(Passage for review Opens)

MATERIALS AND METHODS

Study Cohort

Institutional review board approval was obtained from the University of Texas Southwestern Medical Center to conduct this retrospective cohort analysis of the OPTN/UNOS database as of September 2013. The cohort included all allograft recipients from 1987 to 2013 where the primary cause of ESRD was defined as HUS (HUS-ESRD total N = 1233: pediatric [N = 447] and adult [N = 786]). Both HUS-ESRD age cohorts were matched with controls (pediatric and adult) with alternative cause of ESRD using PS matching (1:2 ratio; non–HUS-ESRD total N = 2376: pediatric N = 829 and adult N = 1,547) for the same time period (1987-2013). The analysis was performed separately for each age group (pediatric and adult) among HUS-ESRD vs. non-HUS-ESRD patients.

Outcomes

The primary outcomes were acute rejection at 1-year, death-censored allograft failure (defined as return to dialysis or retransplant), mortality after transplantation, and allograft failure due to HUS recurrence. In the OPTN/UNOS data set, information on HUS recurrence was obtained from 3 variables reported in the transplant follow-up file: (1) disease recurrence (based on renal transplant biopsy result or clinical suspicion), (2) graft failure due to disease recurrence, and (3) mortality due to disease recurrence. The date of HUS recurrence was not specified.

(Passage for review Closes)
(Data to examine Opens)

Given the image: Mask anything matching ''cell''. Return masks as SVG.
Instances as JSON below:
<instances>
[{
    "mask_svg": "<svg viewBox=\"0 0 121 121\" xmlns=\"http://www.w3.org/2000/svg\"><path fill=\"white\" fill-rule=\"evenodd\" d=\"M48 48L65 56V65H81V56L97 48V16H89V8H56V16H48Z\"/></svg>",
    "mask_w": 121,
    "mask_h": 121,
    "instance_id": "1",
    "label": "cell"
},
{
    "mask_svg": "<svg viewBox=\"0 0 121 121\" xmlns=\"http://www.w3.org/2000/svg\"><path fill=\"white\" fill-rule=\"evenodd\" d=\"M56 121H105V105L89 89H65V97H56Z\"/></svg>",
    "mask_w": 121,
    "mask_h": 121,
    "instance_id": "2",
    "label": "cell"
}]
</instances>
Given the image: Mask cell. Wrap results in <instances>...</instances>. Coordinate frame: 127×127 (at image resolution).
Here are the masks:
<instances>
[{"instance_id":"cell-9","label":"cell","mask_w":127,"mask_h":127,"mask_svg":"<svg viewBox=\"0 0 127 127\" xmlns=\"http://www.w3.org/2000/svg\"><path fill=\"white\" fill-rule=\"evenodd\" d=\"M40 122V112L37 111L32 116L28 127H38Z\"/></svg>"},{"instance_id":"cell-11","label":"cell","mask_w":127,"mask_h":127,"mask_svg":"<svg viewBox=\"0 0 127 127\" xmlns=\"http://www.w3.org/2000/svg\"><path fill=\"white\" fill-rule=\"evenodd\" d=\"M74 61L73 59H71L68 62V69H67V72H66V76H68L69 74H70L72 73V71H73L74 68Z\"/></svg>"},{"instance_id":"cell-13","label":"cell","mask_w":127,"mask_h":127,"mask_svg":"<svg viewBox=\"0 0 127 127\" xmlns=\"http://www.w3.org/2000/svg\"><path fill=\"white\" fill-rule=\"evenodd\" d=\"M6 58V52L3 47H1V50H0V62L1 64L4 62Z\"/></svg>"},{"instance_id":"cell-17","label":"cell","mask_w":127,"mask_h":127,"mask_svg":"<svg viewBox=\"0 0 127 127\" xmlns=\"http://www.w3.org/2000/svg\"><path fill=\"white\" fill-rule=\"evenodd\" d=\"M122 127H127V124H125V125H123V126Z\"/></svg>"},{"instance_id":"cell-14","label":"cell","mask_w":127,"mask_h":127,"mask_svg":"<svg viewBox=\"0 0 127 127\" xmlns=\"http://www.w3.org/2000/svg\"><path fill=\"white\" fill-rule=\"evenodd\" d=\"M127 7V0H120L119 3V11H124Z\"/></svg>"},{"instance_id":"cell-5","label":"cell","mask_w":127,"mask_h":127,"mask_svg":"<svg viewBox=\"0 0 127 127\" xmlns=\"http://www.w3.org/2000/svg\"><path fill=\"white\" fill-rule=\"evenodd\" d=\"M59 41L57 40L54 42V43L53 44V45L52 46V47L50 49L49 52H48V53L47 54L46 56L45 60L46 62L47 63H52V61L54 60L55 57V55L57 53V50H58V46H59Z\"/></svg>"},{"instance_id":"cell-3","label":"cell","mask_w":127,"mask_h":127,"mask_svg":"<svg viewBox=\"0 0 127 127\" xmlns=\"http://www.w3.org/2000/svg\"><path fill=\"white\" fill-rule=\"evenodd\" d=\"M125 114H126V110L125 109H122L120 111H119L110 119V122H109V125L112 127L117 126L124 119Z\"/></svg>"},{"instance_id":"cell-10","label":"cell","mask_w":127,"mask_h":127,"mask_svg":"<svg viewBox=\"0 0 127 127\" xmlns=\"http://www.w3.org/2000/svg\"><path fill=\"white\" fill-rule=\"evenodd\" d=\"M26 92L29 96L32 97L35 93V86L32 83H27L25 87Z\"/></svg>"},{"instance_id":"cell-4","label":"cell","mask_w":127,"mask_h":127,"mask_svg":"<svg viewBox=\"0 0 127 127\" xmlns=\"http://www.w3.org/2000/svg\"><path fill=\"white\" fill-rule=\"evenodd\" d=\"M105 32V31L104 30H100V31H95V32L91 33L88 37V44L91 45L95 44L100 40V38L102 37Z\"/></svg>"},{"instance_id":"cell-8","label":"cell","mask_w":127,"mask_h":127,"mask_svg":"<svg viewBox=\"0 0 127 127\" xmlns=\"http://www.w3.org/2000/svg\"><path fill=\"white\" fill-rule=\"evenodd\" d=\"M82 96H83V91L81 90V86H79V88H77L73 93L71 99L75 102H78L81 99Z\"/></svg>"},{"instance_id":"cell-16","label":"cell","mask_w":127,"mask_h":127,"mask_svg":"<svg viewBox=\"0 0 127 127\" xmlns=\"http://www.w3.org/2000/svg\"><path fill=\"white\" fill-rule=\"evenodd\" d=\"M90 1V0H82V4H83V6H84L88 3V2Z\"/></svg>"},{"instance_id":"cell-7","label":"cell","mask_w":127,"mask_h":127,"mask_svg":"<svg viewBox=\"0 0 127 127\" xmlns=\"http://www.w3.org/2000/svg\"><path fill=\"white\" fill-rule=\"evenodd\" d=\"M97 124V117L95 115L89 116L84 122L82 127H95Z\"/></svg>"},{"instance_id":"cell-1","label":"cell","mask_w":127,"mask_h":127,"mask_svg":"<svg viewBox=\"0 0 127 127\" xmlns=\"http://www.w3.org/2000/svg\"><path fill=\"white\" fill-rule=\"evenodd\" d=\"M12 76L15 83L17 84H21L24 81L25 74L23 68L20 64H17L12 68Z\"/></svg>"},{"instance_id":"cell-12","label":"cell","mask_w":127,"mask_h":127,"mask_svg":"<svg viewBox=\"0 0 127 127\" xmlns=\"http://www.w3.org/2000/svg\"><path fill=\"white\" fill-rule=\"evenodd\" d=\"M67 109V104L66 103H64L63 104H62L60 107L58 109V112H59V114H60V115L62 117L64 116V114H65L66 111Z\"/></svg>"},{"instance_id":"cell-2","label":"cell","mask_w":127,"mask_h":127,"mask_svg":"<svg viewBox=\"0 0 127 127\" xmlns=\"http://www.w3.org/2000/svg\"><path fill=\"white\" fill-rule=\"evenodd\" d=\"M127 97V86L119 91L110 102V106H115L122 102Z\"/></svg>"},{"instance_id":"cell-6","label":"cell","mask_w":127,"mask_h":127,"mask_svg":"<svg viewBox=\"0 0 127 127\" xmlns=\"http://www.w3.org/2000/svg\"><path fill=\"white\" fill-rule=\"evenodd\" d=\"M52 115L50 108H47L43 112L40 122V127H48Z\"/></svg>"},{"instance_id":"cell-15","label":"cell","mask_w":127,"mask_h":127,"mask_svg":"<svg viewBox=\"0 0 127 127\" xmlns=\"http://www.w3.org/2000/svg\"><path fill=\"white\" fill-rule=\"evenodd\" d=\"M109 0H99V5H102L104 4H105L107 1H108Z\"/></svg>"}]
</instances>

(Data to examine Closes)

**Work request A**
List the primary outcomes named in the methods text.
**Work request B**
In the methods text, what matching ratio was used to pair the HUS-ESRD cohorts with controls?
**Work request C**
Rewrite the passage of the methods text from "MATERIALS AND METHODS" to "vs. non-HUS-ESRD patients.", replacing "retrospective" with "observational".
The material comes from a different source than the methods text.

**Written answer A**
- Acute rejection at 1-year
- Death-censored allograft failure (defined as return to dialysis or retransplant)
- Mortality after transplantation
- Allograft failure due to HUS recurrence

**Written answer B**
A 1:2 ratio was used for PS matching.

**Written answer C**
MATERIALS AND METHODS

Study Cohort

Institutional review board approval was obtained from the University of Texas Southwestern Medical Center to conduct this observational cohort analysis of the OPTN/UNOS database as of September 2013. The cohort included all allograft recipients from 1987 to 2013 where the primary cause of ESRD was defined as HUS (HUS-ESRD total N = 1233: pediatric [N = 447] and adult [N = 786]). Both HUS-ESRD age cohorts were matched with controls (pediatric and adult) with alternative cause of ESRD using PS matching (1:2 ratio; non–HUS-ESRD total N = 2376: pediatric N = 829 and adult N = 1,547) for the same time period (1987-2013). The analysis was performed separately for each age group (pediatric and adult) among HUS-ESRD vs. non-HUS-ESRD patients.